Project Summary: With recent advances in cellular reprogramming and gene editing it became possible to envision new approaches for tissue modeling in normal and disease contexts. Specifically, we propose to use transdifferentiation and gene targeting to generate a novel genetically-engineered model system for studies of human cancer. We recently developed a highly innovative methodology for generating fully functional prostate tissue in renal grafts based on a computational system approach that identifies synergistic specification genes (Talos et al., Nat Commun, 2017). We propose here to apply and expand these methods for modeling human bladder cancer by combining lineage conversion of fibroblasts with tissue recombination assays, advanced computational systems biology algorithms and CRIPSR/Cas9-mediated gene targeting of clinically-relevant mutations. In our preliminary studies, we have shown that fibroblasts can be directly converted into epithelial cells following transient expression of the pluripotency factors in pro-epithelial culture conditions.
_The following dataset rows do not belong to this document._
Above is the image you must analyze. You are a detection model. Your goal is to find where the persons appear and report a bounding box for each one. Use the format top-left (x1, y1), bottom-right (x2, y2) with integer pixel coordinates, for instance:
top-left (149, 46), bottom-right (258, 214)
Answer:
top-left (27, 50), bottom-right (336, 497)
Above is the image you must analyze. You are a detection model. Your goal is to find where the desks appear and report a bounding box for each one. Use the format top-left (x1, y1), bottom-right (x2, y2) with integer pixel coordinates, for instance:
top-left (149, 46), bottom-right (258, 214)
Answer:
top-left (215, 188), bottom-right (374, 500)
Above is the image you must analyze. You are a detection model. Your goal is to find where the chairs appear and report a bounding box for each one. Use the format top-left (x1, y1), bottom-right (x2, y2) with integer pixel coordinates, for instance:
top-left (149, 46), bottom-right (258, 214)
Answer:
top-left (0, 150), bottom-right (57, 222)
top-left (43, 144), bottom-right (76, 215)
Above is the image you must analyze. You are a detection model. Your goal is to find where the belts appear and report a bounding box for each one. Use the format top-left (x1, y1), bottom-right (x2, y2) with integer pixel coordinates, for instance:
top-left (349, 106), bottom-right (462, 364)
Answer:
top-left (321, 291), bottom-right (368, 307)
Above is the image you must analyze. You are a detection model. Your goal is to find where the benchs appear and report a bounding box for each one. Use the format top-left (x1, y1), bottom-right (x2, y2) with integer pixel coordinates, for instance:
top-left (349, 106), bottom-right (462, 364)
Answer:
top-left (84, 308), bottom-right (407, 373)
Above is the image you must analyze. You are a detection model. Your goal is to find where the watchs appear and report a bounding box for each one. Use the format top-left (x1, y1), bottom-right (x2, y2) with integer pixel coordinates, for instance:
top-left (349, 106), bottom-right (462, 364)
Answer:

Moreover, these induced epithelial cells are amenable to further terminal differentiation into bladder tissue in tissue recombination assays in vivo under the inductive force of bladder specific mesenchyme. Based on these preliminary data, we hypothesize that the inherent plasticity of readily-accessible fibroblasts can be exploited to generate bladder epithelia through a combination of key bladder specification genes, reprogramming techniques and tissue recombination assays. Moreover, we hypothesize that the reprogrammed bladder tissue is amenable to malignant transformation through CRISPR-mediated gene targeting. To test this hypothesis and generate a new model of human cancer, we propose to perform (1) Direct conversion of human fibroblasts into bladder epithelium by activation of master regulator genes of normal bladder epithelium, identified by bioinformatic analysis of regulatory genetic networks of bladder or by a candidate gene approach and (2) Modeling human bladder cancer by CRISPR-mediated gene targeting in the reprogrammed tissue of tumor suppressors and oncogenes relevant for human disease. Our studies will provide novel insights into the mechanisms underlying bladder tumorigenesis and a novel platform for drug screening and for discovery of patient-specific early prognostic biomarkers.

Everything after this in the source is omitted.